» EXCERPTED PASSAGE

Then use some of your profits to buy toothbrushes and give them away to the people who need them.
You get around that problem, and help the people you’re most concerned about.
You don’t need to make your money from the people you want to serve. You could make your money from anywhere, and use it to serve the people you want to help.
Here’s two examples from our Online Trainer Academy alumni who put this theory into action:
Create a new personal training program
Ben Mudge is an online personal trainer fitness model who has cystic fibrosis—a congenital disease with no cure.
He had his first surgery when he was two days old and wasn’t expected to live past his teens.
Understandably, he’s passionate about helping others with cystic fibrosis.
Unfortunately, few people who live with a chronic illness can afford a luxury like personal training. Treatments are expensive, and it’s hard to build a high-paying career while managing the condition.
So when Ben asked for my advice, I told him he doesn’t need to make money from the cystic fibrosis community just because he wants to serve them. Our team helped him create Athletic Muscle Blueprint, a premium, high-ticket coaching program where he’ll take on 20 to 25 clients at a time.

» PROVIDED DATA

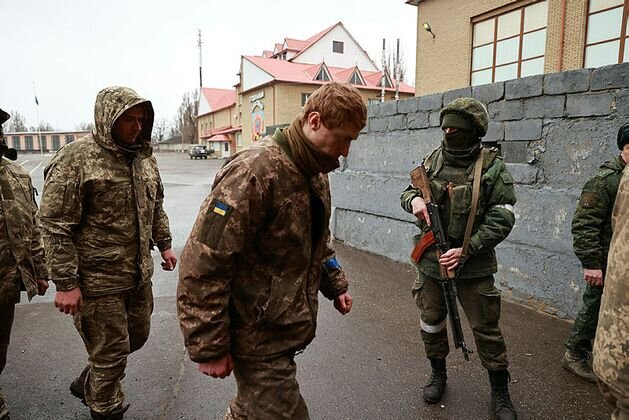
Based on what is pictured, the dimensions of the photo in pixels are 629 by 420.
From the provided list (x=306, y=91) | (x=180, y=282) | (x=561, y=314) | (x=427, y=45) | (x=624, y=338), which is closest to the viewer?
(x=624, y=338)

» SET OF TASKS
- 1) From the personal training passage, print everything from "You don’t need" down to "with no cure.".
- 2) According to the personal training passage, how many clients will Ben Mudge take on at a time in his coaching program?

» RESULTS OF THE EXERCISE
- 1)
You don’t need to make your money from the people you want to serve. You could make your money from anywhere, and use it to serve the people you want to help.
Here’s two examples from our Online Trainer Academy alumni who put this theory into action:
Create a new personal training program
Ben Mudge is an online personal trainer fitness model who has cystic fibrosis—a congenital disease with no cure.

- 2) 20 to 25 clients